Stored records:
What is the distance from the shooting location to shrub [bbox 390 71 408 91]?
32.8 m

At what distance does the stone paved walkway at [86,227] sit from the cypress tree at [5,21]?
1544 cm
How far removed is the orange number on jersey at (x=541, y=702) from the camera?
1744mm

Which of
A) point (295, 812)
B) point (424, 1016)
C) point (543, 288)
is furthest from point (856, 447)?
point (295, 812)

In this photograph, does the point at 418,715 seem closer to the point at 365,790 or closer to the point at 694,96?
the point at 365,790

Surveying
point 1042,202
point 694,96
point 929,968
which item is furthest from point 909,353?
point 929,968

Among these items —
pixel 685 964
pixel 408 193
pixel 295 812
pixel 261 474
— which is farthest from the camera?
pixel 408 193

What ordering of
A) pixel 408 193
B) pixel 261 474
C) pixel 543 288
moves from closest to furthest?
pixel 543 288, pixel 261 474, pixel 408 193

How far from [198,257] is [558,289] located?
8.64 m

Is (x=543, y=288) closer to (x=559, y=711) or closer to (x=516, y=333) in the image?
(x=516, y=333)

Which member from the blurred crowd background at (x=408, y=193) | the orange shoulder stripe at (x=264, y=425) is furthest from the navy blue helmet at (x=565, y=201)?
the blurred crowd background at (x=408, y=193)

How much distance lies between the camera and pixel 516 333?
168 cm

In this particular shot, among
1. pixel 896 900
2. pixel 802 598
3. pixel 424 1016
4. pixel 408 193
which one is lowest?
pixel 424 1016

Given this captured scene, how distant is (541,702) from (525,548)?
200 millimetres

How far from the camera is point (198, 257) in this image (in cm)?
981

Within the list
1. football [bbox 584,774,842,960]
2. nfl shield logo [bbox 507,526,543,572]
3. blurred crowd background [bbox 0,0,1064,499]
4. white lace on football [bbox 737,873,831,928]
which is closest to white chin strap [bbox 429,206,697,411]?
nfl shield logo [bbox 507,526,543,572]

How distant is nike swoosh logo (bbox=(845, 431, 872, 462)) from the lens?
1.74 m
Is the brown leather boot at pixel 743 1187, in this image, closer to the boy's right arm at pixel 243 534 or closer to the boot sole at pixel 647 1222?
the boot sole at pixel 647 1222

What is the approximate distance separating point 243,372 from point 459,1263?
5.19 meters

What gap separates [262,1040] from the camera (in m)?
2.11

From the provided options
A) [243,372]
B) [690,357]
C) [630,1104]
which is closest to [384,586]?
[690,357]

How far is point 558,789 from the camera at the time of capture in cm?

Directions for this task: Reproduce every one of the records above verbatim, without altering any character.

Reply to the task:
What is the distance from the shooting location to shrub [bbox 390 71 408 91]?
32.8 m

At what distance does the stone paved walkway at [86,227] sit from the cypress tree at [5,21]?
1544 cm
How far removed is the orange number on jersey at (x=541, y=702) from the camera?
1744mm

Which of
A) point (295, 812)
B) point (424, 1016)
C) point (543, 288)
is furthest from point (856, 447)?
point (295, 812)

In this photograph, does the point at 418,715 seem closer to the point at 365,790 or closer to the point at 694,96?
the point at 365,790

Surveying
point 1042,202
point 694,96
point 929,968
which item is furthest from point 909,353?
point 929,968

Among these items —
pixel 685 964
pixel 408 193
pixel 295 812
pixel 261 474
— which is farthest from the camera?
pixel 408 193

What ordering of
A) pixel 408 193
B) pixel 261 474
C) pixel 543 288
moves from closest to furthest?
pixel 543 288, pixel 261 474, pixel 408 193

How far from [198,257] is [558,289] located?
8.64 m

Is (x=543, y=288) closer to (x=559, y=711) or closer to (x=516, y=333) in the image?
(x=516, y=333)

Which member from the blurred crowd background at (x=408, y=193) | the orange shoulder stripe at (x=264, y=425) is furthest from the navy blue helmet at (x=565, y=201)?
the blurred crowd background at (x=408, y=193)

How much distance lies between the camera and pixel 516 333?
168 cm

In this particular shot, among
1. pixel 896 900
2. pixel 802 598
3. pixel 424 1016
4. pixel 408 193
which one is lowest?
pixel 424 1016

Given this captured scene, how distant is (541,702) from (525,548)?
200 millimetres

How far from the camera is point (198, 257) in this image (in cm)?
981

Within the list
1. football [bbox 584,774,842,960]
2. nfl shield logo [bbox 507,526,543,572]
3. blurred crowd background [bbox 0,0,1064,499]
4. white lace on football [bbox 737,873,831,928]
which is closest to white chin strap [bbox 429,206,697,411]?
nfl shield logo [bbox 507,526,543,572]

How distant is nike swoosh logo (bbox=(845, 431, 872, 462)) from the lens?
1.74 m
Is the brown leather boot at pixel 743 1187, in this image, closer to the boy's right arm at pixel 243 534 or closer to the boot sole at pixel 647 1222?
the boot sole at pixel 647 1222

What is the approximate distance separating point 243,372 from point 459,1263?
5.19 meters

What gap separates [262,1040] from the camera (in m)?
2.11

From the provided options
A) [243,372]
B) [690,357]
C) [630,1104]
which is closest to [384,586]?
[690,357]

How far is point 558,789 from the camera at the time of capture in cm?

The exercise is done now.